### Task statement
Looking at the records below, state how many lines include the string "California" and add nothing further.

::: Excerpted data

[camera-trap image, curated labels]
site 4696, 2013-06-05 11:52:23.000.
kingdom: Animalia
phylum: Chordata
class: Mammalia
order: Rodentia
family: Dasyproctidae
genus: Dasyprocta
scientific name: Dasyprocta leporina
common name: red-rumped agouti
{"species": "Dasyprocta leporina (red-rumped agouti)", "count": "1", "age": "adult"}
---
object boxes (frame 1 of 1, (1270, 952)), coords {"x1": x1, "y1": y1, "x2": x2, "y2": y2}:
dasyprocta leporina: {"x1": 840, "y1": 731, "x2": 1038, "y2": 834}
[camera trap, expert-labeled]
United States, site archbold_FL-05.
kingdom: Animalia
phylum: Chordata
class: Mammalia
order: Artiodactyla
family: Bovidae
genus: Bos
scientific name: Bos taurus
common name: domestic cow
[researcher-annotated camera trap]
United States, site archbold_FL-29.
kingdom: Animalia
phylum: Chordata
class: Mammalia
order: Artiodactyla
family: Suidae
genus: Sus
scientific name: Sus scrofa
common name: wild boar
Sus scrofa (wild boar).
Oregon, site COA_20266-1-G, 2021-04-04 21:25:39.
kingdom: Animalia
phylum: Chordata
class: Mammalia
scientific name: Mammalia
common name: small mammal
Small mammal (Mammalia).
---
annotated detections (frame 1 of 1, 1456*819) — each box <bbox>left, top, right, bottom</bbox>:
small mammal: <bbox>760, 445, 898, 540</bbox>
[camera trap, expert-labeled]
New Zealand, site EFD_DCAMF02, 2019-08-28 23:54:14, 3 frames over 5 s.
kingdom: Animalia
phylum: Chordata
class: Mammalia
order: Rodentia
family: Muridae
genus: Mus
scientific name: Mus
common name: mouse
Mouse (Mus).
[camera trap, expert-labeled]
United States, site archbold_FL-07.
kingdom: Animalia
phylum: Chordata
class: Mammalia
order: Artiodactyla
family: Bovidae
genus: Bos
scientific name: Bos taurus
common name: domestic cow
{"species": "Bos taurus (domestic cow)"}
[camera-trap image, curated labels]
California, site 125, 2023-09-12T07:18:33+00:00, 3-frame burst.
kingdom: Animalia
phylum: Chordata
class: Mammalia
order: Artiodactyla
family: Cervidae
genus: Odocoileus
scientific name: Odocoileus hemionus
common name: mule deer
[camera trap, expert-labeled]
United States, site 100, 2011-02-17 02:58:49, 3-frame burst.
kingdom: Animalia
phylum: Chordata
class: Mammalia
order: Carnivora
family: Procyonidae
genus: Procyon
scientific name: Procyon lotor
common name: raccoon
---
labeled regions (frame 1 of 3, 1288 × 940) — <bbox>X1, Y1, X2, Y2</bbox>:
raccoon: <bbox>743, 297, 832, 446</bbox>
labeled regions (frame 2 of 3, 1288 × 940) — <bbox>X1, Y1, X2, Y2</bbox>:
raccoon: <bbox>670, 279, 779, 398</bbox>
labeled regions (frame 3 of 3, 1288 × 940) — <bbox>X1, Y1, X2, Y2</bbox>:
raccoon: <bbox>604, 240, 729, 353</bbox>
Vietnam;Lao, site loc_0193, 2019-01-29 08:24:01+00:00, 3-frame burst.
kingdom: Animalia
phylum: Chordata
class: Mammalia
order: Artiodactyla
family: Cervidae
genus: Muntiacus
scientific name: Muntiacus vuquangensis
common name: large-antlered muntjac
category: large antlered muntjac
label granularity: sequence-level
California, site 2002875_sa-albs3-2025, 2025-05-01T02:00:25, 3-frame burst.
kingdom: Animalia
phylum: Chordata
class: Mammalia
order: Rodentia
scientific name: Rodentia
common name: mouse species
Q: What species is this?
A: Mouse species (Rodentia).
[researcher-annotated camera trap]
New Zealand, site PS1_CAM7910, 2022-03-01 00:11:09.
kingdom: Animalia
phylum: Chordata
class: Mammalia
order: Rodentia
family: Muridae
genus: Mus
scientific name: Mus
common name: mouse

::::::

### Reply to the task
2